The Cinderella is Camila Cabello, a chirpy young thing oppressed by her stepmother (Idina Menzel) and stepsisters Anastasia (Maddie Baillio) and Drizella (Charlotte Spencer).  This Cinderella doesn’t pine for a prince, though—she wants to become a fashion designer and own her own dress-making business.  In fact, when she first meets Prince Robert (Nicholas Galitzine), who happens to be in disguise at the time, she derides his male chauvinist attitude. 

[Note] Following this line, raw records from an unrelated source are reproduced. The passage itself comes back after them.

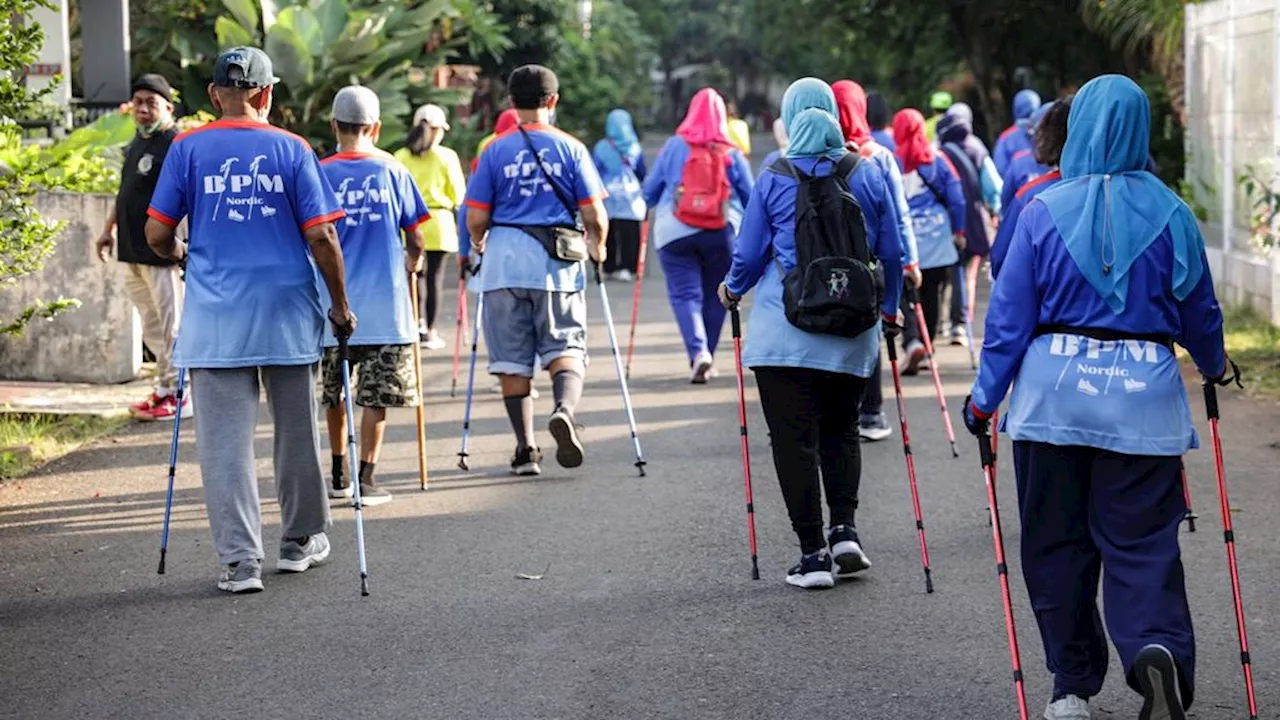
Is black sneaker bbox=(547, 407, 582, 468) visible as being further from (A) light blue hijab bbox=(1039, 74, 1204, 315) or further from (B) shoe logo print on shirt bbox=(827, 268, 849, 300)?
(A) light blue hijab bbox=(1039, 74, 1204, 315)

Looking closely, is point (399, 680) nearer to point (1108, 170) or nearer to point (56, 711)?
point (56, 711)

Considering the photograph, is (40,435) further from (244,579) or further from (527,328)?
(244,579)

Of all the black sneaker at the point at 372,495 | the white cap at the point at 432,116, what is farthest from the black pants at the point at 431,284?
the black sneaker at the point at 372,495

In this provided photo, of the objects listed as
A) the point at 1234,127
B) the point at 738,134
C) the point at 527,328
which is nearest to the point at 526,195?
the point at 527,328

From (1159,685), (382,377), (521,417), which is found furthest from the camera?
(521,417)

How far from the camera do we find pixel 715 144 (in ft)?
42.5

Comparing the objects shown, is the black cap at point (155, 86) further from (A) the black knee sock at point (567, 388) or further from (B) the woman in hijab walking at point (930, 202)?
(B) the woman in hijab walking at point (930, 202)

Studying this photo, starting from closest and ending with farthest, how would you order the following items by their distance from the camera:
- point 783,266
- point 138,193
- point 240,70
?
point 240,70 → point 783,266 → point 138,193

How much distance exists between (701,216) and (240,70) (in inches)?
234

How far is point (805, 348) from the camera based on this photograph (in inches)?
283

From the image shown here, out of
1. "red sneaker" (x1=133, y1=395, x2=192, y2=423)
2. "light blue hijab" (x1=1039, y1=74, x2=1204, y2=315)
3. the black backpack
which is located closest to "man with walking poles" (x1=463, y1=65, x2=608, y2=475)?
the black backpack

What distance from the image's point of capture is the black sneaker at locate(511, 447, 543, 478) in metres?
9.86

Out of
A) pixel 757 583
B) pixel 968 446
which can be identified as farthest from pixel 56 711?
pixel 968 446

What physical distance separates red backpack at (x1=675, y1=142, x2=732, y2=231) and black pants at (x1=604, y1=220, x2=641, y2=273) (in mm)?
7475
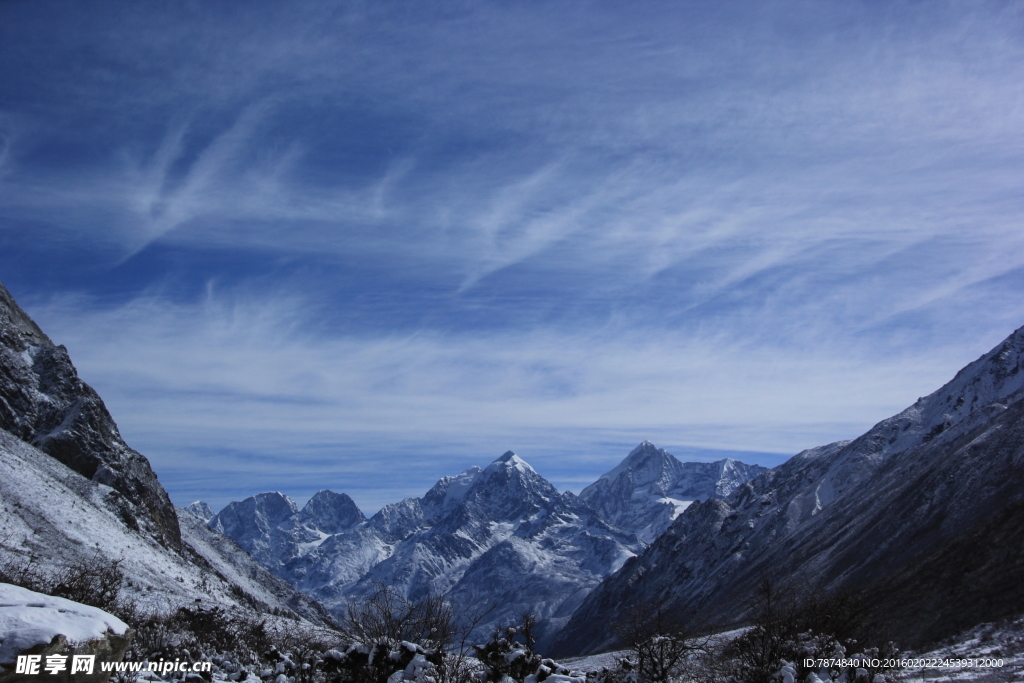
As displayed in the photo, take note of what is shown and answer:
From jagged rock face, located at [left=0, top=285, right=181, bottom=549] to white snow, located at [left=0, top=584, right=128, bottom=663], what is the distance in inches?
2799

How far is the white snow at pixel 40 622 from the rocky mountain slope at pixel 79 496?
118 ft

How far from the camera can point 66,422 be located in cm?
8600

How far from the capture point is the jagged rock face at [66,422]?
270 feet

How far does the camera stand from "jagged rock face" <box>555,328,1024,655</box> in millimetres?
55406

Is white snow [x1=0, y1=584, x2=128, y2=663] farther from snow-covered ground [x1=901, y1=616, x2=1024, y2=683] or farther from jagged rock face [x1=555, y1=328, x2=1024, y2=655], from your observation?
snow-covered ground [x1=901, y1=616, x2=1024, y2=683]

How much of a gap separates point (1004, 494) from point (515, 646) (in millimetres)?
77611

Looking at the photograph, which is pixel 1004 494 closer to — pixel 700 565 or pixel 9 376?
pixel 700 565

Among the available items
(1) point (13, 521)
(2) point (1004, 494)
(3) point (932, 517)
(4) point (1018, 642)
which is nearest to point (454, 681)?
(4) point (1018, 642)

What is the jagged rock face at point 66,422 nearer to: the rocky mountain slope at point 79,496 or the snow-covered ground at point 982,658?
the rocky mountain slope at point 79,496

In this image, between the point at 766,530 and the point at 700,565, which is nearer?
the point at 766,530

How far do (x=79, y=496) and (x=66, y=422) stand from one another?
2153cm

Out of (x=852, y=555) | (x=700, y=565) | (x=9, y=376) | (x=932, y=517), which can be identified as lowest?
(x=700, y=565)

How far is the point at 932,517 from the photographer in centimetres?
8594

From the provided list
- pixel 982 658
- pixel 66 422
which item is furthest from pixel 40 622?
pixel 66 422
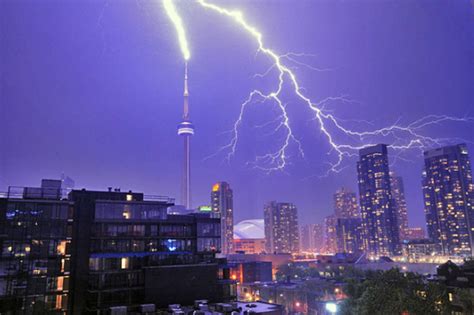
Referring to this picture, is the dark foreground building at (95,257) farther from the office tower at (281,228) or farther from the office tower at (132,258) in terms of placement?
the office tower at (281,228)

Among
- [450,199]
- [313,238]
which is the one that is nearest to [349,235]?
[450,199]

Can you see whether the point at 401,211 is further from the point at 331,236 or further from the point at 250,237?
the point at 250,237

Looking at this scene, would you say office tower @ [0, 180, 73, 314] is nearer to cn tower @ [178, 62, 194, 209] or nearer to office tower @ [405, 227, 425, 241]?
cn tower @ [178, 62, 194, 209]

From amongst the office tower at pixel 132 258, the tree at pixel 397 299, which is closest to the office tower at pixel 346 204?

Naturally he’s smitten with her from first sight, though his stern father King Rowan (Pierce Brosnan) insists that he shape up and agree to marry an heiress with a big dowry, preferably in land.  (Rowan, of course, treats his wife Beatrice, played by Minnie Driver, with condescension, and dismisses the progressive ideas of his daughter Gwen, played by Tallulah Greive, as so much nonsense.)

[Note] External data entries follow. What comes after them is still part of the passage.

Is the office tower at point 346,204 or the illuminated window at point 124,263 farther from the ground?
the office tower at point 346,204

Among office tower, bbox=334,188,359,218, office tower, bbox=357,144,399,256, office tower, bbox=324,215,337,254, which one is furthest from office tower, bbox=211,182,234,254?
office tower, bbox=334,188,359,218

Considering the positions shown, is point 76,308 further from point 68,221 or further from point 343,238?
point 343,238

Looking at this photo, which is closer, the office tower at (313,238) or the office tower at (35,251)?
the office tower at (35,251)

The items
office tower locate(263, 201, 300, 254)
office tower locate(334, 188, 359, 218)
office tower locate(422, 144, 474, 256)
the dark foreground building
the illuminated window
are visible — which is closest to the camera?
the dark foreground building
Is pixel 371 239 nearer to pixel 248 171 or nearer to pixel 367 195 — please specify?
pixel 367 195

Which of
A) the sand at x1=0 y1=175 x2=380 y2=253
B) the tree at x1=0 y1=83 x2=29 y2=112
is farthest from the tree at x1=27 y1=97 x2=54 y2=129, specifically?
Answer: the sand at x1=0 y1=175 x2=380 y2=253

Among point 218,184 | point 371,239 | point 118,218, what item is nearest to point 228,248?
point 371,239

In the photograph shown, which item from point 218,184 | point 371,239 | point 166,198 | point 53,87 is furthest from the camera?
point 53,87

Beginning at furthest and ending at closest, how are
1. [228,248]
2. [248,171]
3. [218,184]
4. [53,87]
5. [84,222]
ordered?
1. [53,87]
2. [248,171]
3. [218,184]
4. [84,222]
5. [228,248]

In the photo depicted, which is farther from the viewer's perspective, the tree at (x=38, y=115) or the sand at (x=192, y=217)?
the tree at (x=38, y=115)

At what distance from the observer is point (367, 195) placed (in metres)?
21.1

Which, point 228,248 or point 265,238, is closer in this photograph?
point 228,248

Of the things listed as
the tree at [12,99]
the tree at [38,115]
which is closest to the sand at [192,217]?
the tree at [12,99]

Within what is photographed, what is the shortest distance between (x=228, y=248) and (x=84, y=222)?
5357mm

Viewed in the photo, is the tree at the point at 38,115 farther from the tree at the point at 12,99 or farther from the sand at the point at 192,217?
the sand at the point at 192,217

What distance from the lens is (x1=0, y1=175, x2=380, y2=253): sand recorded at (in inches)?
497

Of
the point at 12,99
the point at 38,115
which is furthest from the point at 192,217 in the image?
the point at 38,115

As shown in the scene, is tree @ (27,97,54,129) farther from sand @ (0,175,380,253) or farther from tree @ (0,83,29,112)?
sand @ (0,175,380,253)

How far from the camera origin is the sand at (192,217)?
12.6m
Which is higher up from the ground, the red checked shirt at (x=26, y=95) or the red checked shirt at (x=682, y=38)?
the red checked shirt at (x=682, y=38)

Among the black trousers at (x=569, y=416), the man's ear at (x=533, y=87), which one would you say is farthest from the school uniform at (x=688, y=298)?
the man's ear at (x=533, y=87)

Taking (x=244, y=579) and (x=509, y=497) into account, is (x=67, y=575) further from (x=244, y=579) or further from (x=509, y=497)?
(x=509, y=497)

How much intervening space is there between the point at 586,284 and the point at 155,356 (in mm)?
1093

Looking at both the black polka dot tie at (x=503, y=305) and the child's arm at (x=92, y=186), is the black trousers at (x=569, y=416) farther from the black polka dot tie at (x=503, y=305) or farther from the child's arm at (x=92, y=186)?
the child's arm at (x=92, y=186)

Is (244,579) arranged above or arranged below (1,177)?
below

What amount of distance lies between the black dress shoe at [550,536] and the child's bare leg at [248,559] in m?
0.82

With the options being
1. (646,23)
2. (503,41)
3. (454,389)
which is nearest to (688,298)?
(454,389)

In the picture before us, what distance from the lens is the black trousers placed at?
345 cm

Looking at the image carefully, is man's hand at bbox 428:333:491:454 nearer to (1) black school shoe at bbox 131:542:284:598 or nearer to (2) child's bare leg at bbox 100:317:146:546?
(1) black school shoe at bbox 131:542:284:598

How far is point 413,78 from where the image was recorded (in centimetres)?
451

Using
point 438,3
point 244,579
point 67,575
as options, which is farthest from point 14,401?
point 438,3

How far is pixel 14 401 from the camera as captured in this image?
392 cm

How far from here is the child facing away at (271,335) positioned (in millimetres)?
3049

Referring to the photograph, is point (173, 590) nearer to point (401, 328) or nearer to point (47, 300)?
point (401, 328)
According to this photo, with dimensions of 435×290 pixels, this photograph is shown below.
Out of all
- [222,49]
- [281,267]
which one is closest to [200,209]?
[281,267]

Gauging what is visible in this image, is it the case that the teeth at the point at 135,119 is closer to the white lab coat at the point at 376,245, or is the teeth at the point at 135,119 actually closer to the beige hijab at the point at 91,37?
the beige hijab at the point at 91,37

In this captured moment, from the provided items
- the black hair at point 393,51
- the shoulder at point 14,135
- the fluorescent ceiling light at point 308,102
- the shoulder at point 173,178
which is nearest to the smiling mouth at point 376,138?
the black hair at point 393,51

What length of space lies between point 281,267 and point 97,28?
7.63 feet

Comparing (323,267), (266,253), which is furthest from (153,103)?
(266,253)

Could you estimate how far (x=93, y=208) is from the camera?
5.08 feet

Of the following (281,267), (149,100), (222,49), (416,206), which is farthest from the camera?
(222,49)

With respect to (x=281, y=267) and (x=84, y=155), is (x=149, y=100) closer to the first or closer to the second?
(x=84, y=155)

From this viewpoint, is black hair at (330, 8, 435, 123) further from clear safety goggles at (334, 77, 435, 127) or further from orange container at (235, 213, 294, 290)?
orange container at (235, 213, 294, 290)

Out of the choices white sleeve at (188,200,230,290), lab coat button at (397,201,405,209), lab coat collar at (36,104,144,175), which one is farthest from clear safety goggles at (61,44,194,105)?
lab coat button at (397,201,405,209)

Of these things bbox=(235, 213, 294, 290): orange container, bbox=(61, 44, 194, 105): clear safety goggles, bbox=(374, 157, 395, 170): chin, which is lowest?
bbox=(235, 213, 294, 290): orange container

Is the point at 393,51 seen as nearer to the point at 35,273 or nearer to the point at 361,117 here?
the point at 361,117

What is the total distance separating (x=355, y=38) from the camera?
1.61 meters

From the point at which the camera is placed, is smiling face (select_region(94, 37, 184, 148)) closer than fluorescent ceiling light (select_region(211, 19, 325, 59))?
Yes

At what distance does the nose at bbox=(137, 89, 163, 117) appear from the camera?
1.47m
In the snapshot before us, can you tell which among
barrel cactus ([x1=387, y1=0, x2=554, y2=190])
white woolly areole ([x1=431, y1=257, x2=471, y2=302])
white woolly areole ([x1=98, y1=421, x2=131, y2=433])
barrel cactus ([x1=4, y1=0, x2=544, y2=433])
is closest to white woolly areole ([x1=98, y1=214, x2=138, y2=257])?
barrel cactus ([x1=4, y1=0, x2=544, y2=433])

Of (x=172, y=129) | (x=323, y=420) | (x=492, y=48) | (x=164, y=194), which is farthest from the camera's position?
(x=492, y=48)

It’s to force Robert to choose a wife that Rowan hosts the famous ball, and Cinderella wants to attend more to make prospective business contacts than to snare a man.  But dolled up by her gender-neutral fairy god-person Fab G (Billy Porter, in ultra-flamboyant mode) and accompanied by the familiar mice-turned-footmen (James Acaster, James Corden and Romesh Ranganathan), she gets to the ball and steals Robert’s heart.  The traditional glass slipper stuff follows, but with a feminist slant, and by the end Cinderella finds that she can “have it all,” while the other female characters—Gwen, Beatrice, even Vivian—explain how they’ve all been mistreated by the patriarchy and the era of male dominion is rectified.

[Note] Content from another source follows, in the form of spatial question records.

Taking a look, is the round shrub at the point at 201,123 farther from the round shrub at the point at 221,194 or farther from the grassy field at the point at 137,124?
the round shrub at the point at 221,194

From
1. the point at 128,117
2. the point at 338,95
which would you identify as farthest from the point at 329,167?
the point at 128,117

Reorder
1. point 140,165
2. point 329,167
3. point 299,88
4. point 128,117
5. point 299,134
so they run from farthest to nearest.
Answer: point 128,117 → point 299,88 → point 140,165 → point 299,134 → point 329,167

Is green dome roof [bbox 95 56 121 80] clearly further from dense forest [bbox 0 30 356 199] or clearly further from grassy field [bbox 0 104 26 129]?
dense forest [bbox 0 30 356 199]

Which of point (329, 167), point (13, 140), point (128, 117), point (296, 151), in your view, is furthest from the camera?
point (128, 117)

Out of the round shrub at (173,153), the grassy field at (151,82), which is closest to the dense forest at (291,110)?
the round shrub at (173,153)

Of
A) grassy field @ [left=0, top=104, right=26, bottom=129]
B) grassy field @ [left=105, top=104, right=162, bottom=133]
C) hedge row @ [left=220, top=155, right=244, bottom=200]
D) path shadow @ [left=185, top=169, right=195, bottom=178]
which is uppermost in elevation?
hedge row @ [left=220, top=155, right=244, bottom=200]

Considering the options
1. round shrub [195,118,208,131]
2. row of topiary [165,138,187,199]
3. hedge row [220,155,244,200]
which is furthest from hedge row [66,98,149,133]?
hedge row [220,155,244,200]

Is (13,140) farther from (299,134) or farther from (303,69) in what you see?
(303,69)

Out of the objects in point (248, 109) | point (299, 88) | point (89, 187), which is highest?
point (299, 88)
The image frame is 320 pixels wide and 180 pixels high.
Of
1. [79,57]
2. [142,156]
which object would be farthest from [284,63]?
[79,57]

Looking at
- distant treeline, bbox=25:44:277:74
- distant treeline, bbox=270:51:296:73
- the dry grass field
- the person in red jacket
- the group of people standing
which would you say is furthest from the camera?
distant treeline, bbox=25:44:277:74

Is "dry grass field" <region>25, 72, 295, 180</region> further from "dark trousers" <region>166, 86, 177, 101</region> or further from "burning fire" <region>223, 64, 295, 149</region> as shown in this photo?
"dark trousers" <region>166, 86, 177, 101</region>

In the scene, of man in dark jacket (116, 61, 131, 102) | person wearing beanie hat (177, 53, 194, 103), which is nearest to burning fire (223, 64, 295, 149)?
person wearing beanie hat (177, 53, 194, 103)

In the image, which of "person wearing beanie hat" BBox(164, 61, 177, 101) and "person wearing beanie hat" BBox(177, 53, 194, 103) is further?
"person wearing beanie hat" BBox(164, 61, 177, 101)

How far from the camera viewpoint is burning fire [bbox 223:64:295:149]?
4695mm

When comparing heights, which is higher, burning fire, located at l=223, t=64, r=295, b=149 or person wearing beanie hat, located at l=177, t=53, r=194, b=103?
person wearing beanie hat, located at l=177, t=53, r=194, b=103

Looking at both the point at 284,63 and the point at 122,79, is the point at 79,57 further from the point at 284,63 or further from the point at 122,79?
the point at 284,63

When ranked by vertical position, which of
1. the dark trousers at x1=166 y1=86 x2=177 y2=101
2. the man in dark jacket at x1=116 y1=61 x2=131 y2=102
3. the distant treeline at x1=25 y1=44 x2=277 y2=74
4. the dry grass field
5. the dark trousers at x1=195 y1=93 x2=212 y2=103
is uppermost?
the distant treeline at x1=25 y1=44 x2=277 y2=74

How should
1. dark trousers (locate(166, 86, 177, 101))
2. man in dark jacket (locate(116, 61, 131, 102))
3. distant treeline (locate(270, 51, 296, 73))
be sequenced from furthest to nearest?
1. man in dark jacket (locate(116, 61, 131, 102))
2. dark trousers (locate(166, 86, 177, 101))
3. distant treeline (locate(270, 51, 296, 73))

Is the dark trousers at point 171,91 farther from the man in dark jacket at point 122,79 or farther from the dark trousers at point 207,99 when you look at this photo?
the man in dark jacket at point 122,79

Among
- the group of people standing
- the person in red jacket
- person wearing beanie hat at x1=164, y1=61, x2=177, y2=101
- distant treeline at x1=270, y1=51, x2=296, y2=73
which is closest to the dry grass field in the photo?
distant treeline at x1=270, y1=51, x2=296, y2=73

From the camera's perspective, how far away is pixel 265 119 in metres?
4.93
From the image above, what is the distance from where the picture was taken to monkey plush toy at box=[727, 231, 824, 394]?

Throughout Cabello exhibits such spunk that it grows irritating over time.  (The picture is arriving the same week that Ed Asner died, and we are being treated to his immortal lines for the first episode of “The Mary Tyler Moore Show”—“You’ve got spunk!  I hate spunk!”)  Still, Cabello has energy to burn, and she sings well.  So does Menzel, though the switch that asks us to feel sorry for her because she wasn’t able to fulfill her musical dream falls flat, especially after she’s battered a Schubert impromptu into submission on the piano. 

As to the others, Galitzine is attractive but bland (a gender reversal of sorts), Porter does his oh-so-extravagant shtick, and Brosnan’s big laugh comes when—after mercifully avoiding singing for much of the movie—he makes us remember his cringe-inducing work in “Mamma Mia!” by croaking out a please-forgive-me love song to his wife Driver, who’s pretty much wasted.  The only other person of note is Corden, whose taste in choice of musicals—first “Cats,” then “The Prom,” and now this—seems faulty at best.           

Add cinematography by Henry Braham that’s on the level of one of those musicals made for the Disney cable channel, and editing by Stacey Schroeder that makes mincemeat of most of the musical numbers, and you have a “Cinderella” that deserves a place in the cinematic scullery.  Happily there are scores of alternatives available, almost all of them preferable.